Customers, it says, have preferred to buy online during the pandemic at a time when they are discovering the benefits of playing and creating music. Allied to lower than expected marketing costs and higher than expected profit margins, this has combined to deliver “higher profitability than we would have expected to achieve under normal circumstances”. 

The retailer, a Top250 retailer in RXUK Top500 research, today reported revenue of £70.2m in the six months to September 30. That’s 42% up on the same time last year and came as 403,000 new customers bought from it – 52% more than at the same time last year. Pre-tax profits of £5.75m were well ahead of the £279,000 loss reported at the same time last year. 

More than half (58%) of users came via its mobile website. That’s down from 65% a year earlier, likely a Covid-19 effect. Its conversion rate rose to 3.9% from 3.02% last year, while its average order value fell to £117. Sales of its own-brand products grew by 43% to account for 28% of the products it sells. 

Gear4music chief executive Andrew Wass said the retailer’s sales were increasing in response to Covid restrictions across Europe, while its profits were improving as a result of its work to make its operations more efficient and to improve its gross profit margins. That’s a turnaround from the situation In the year to March 2019 when it reported a pre-tax loss despite sales growth of 48% after its warehouse hit maximum capacity in the run-up to Christmas 2018, resulting in higher costs. 

He says: “We expect the significant growth in new customers achieved during the period will benefit the group in both the medium and longer term, as more people appreciate the benefits that playing and creating music can bring.”

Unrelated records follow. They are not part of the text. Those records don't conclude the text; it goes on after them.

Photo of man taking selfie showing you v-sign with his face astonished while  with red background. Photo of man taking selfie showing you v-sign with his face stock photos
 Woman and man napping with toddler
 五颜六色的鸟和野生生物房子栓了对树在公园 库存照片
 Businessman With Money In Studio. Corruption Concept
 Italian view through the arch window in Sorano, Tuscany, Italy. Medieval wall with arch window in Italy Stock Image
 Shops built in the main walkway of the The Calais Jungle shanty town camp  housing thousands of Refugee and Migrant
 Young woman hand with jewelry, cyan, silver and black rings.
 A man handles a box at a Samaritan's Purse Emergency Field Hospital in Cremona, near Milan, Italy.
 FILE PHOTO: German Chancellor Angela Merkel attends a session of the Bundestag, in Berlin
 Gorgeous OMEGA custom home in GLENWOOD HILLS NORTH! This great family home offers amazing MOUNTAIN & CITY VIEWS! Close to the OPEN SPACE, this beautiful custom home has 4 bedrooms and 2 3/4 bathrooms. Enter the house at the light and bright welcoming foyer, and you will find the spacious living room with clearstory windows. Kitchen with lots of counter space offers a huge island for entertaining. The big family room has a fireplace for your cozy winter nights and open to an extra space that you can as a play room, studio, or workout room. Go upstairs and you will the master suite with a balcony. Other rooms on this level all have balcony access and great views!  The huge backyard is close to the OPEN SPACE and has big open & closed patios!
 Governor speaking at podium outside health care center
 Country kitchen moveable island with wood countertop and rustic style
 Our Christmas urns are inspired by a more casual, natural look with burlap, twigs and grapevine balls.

During the first half of the the group invested £1.4m in its ecommerce platform, including “a range of Brexit mitigation projects” including operational upgrades to its warehouses, setting up returns centres at its European hubs. More than a quarter (26%) of orders were fulfilled from its European distribution centres in the first half, a proportion that is now increasing as more local courier options are added, and stock levels are reconfigures. 

And, he says: “Alongside the challenges of Covid, Brexit will also bring new challenges to our industry, and we expect this combination of events will drive further consolidation within our market. Whilst it is difficult to predict every outcome of Brexit, after several years of planning we are well prepared for the required operational changes, with our European hubs and local courier networks underpinning our revised distribution strategy. 

“I am pleased to report that trading into November continues to be very strong, and we are well positioned for what we expect to be a busy peak trading period ahead of us. We therefore expect that results for the financial year will now be ahead of the recently upgraded consensus market expectations.”

York-based Gear4music sells online for delivery to more than 190 countries, and from showrooms in York, Sweden and Germany, where it also has distribution centres.